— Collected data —
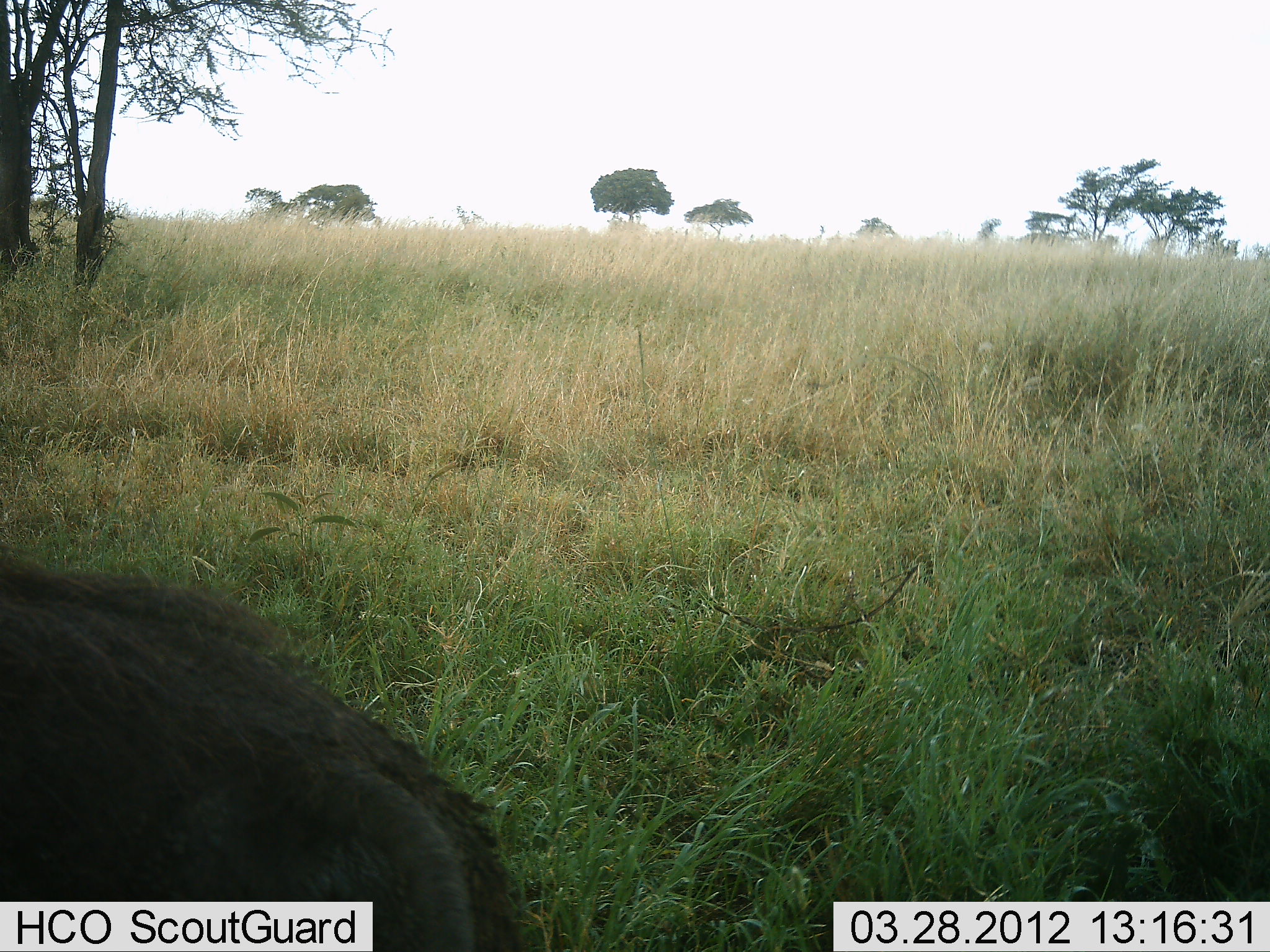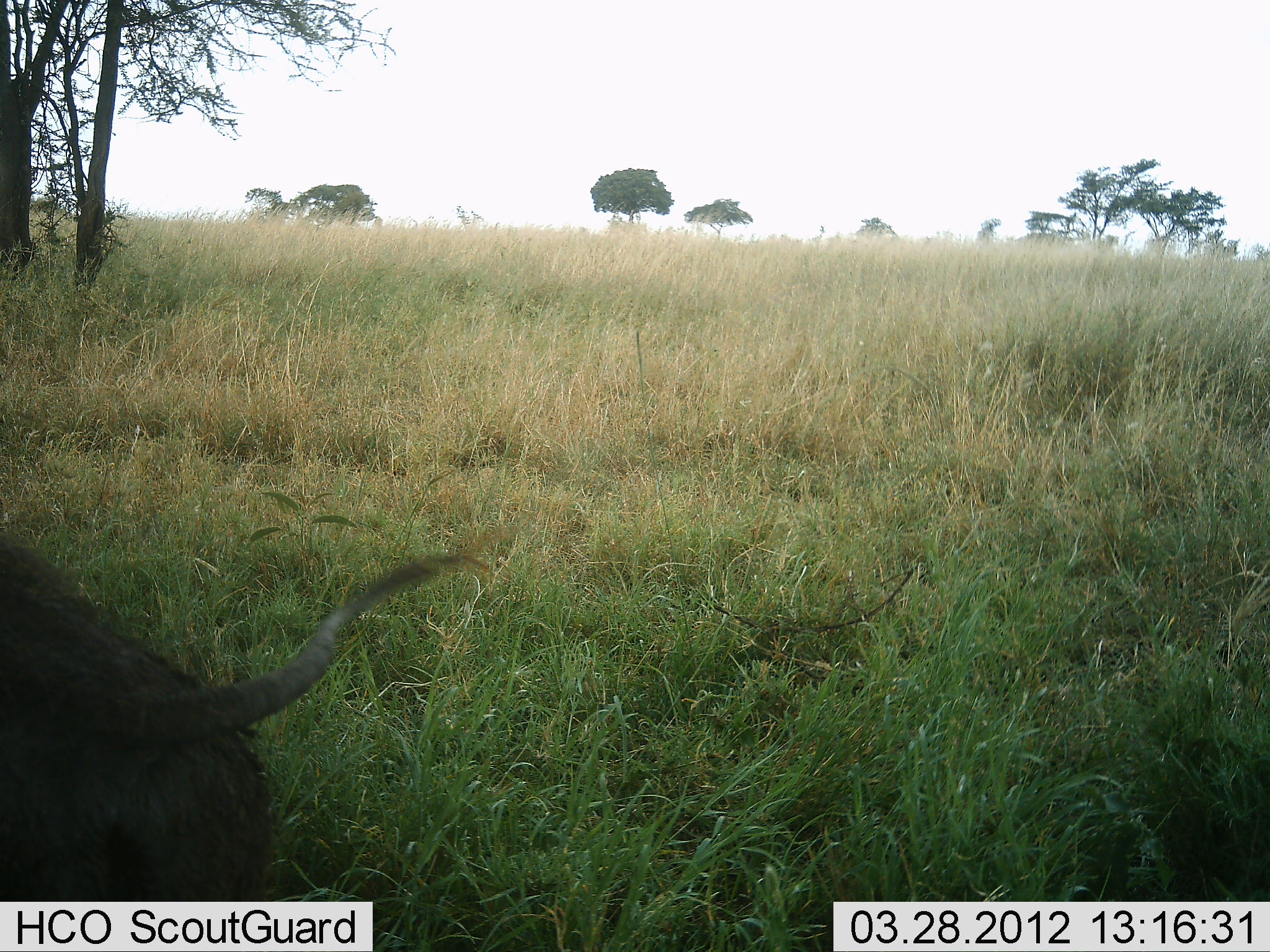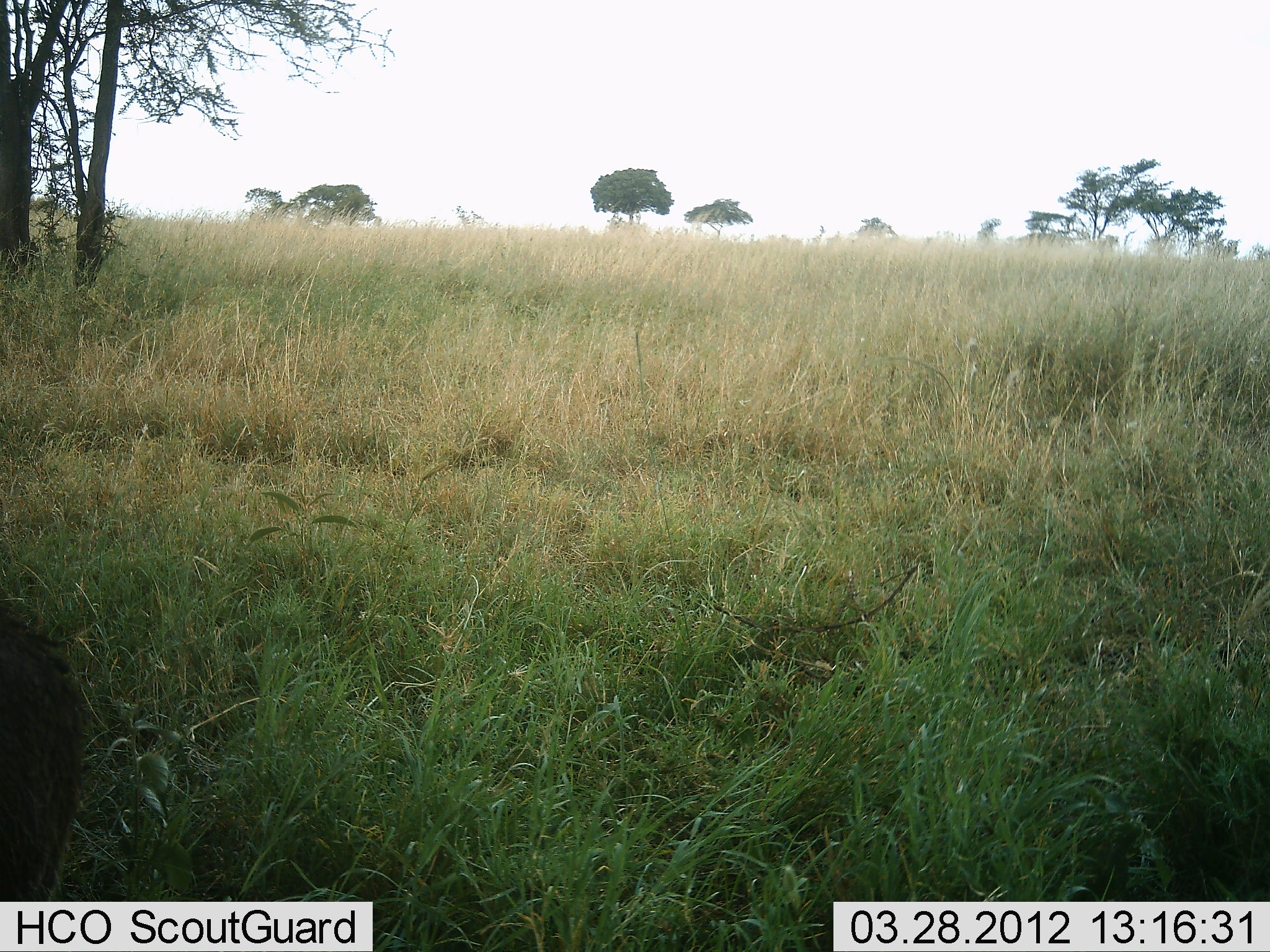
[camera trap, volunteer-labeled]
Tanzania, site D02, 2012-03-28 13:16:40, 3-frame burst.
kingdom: Animalia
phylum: Chordata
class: Mammalia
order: Artiodactyla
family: Suidae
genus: Phacochoerus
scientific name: Phacochoerus africanus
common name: warthog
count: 1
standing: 8%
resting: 0%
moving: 92%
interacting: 0%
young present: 0%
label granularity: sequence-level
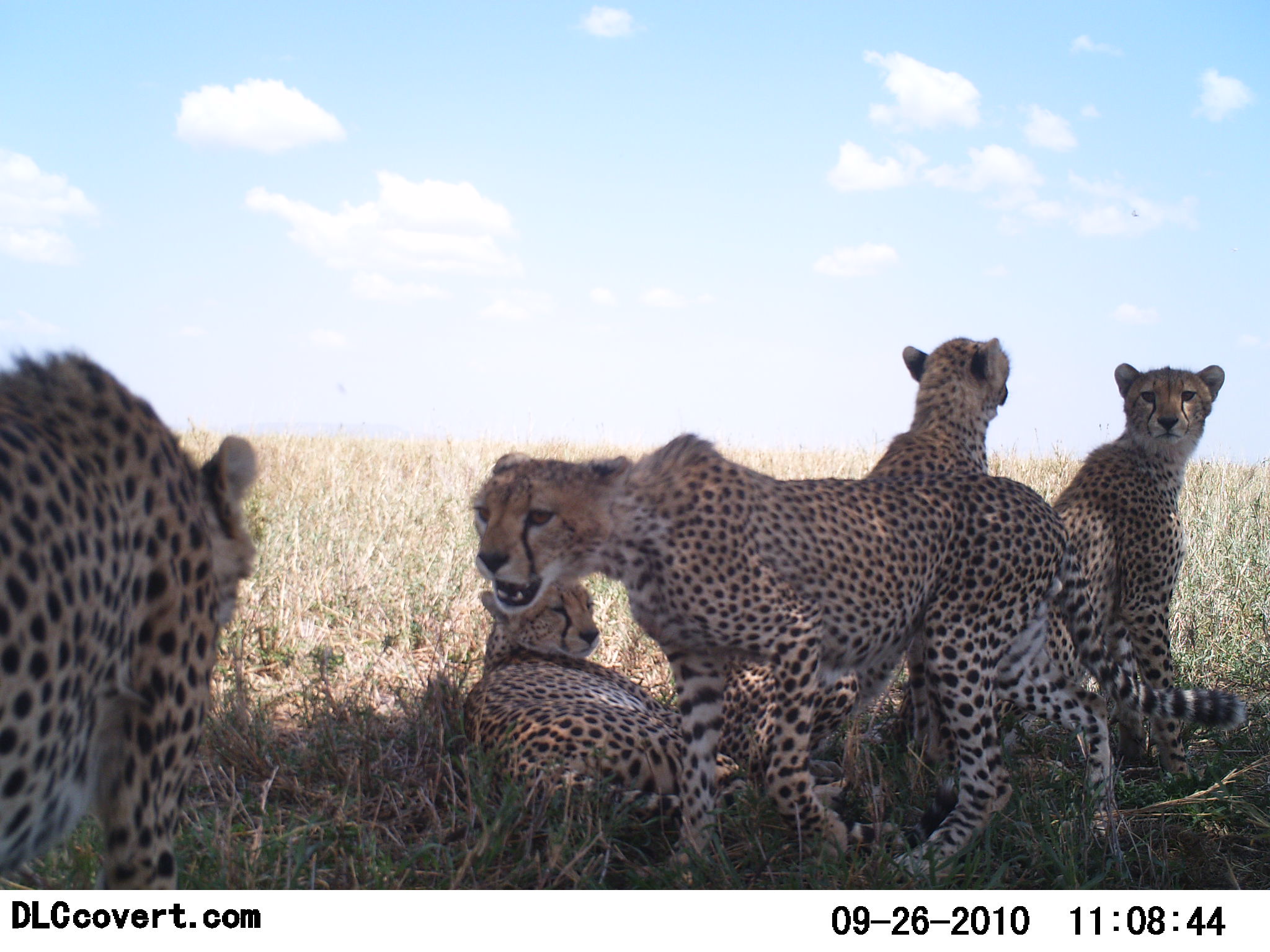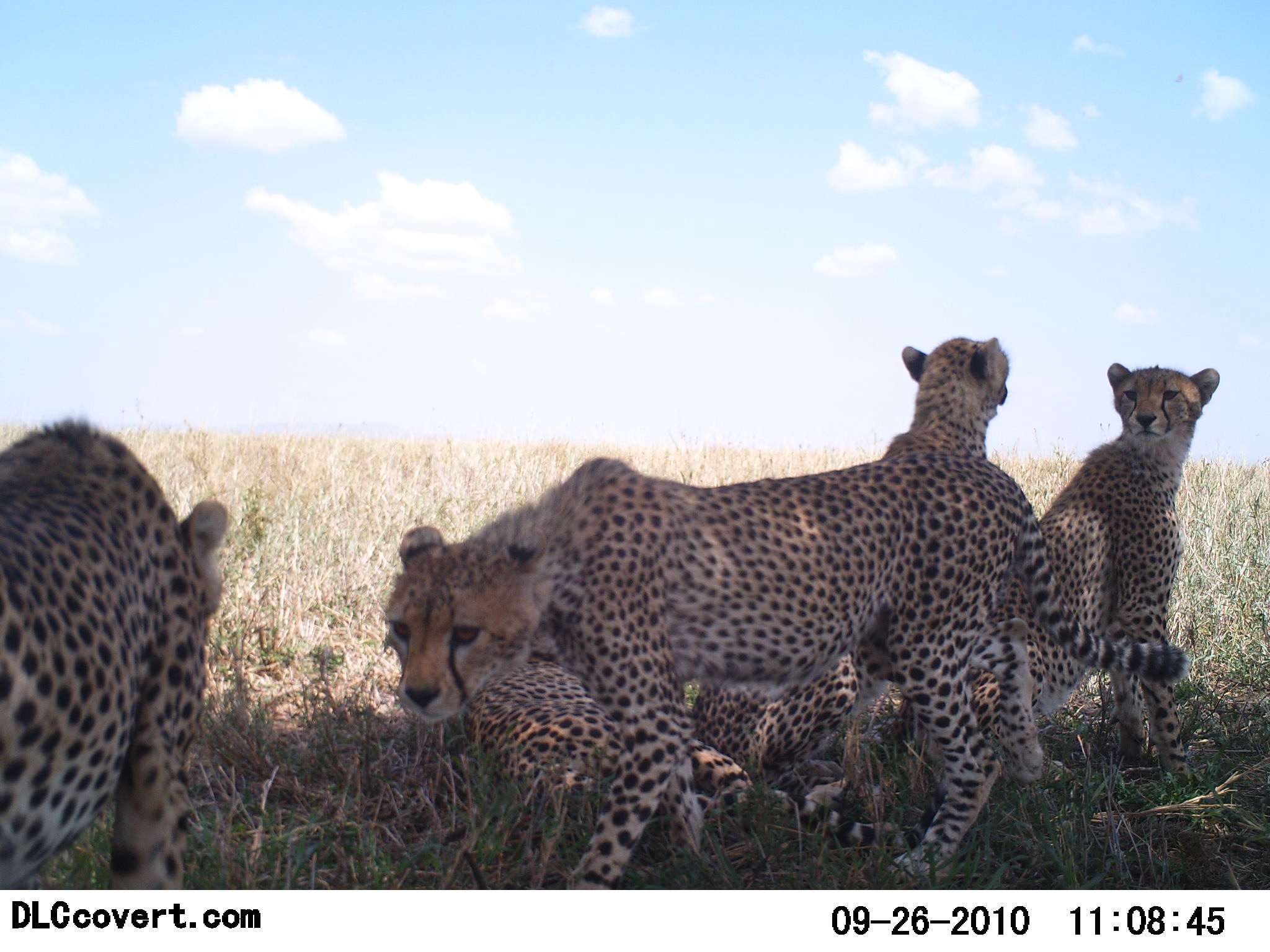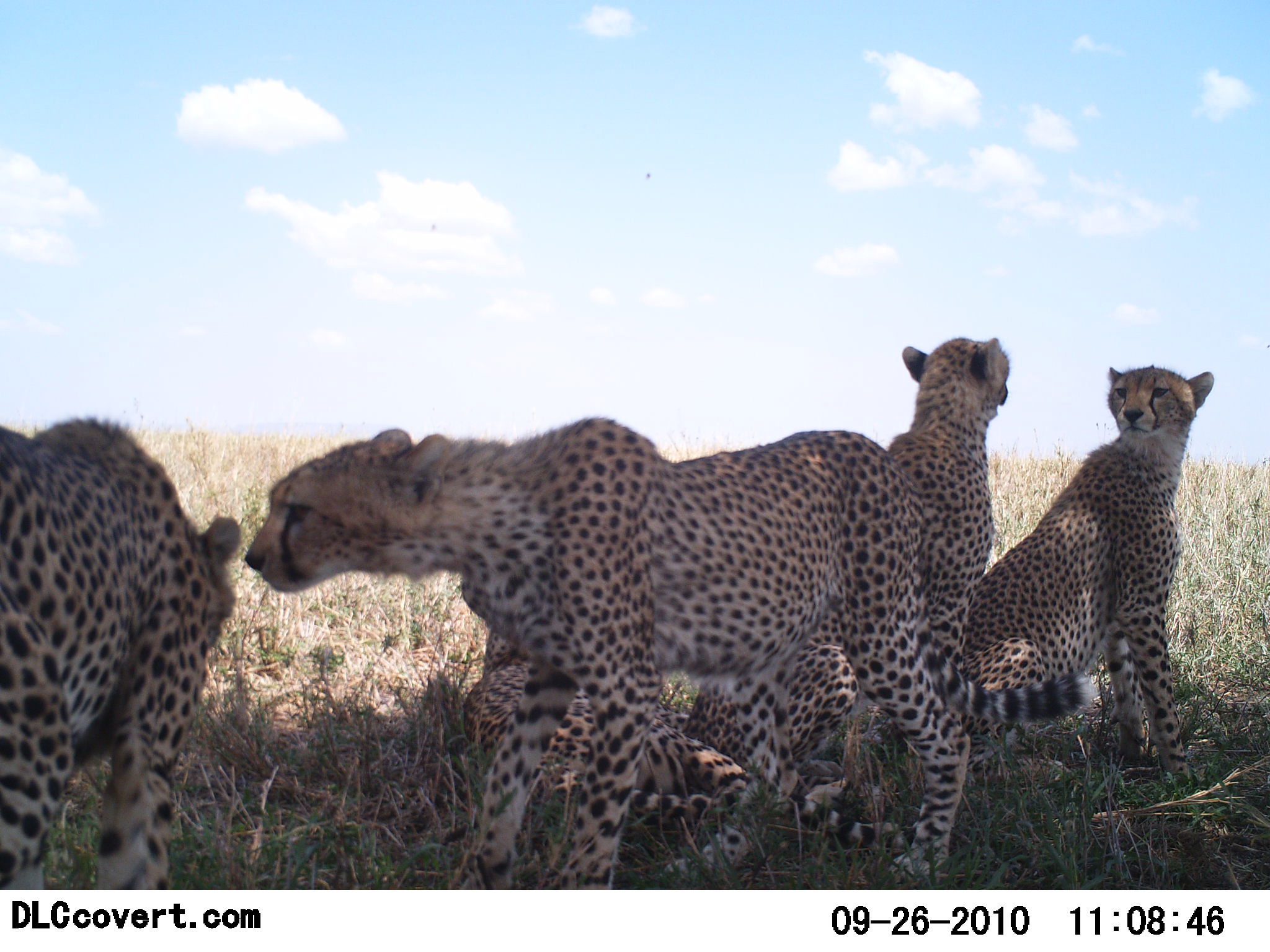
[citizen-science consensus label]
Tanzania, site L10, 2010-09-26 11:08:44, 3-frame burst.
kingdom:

— Assigned task —
Any pictures should be dropped; transcribe the rest of the records above exactly.

— Task solution —
[camera trap, volunteer-labeled]
Tanzania, site D02, 2012-03-28 13:16:40, 3-frame burst.
kingdom: Animalia
phylum: Chordata
class: Mammalia
order: Artiodactyla
family: Suidae
genus: Phacochoerus
scientific name: Phacochoerus africanus
common name: warthog
count: 1
standing: 8%
resting: 0%
moving: 92%
interacting: 0%
young present: 0%
label granularity: sequence-level
[citizen-science consensus label]
Tanzania, site L10, 2010-09-26 11:08:44, 3-frame burst.
kingdom:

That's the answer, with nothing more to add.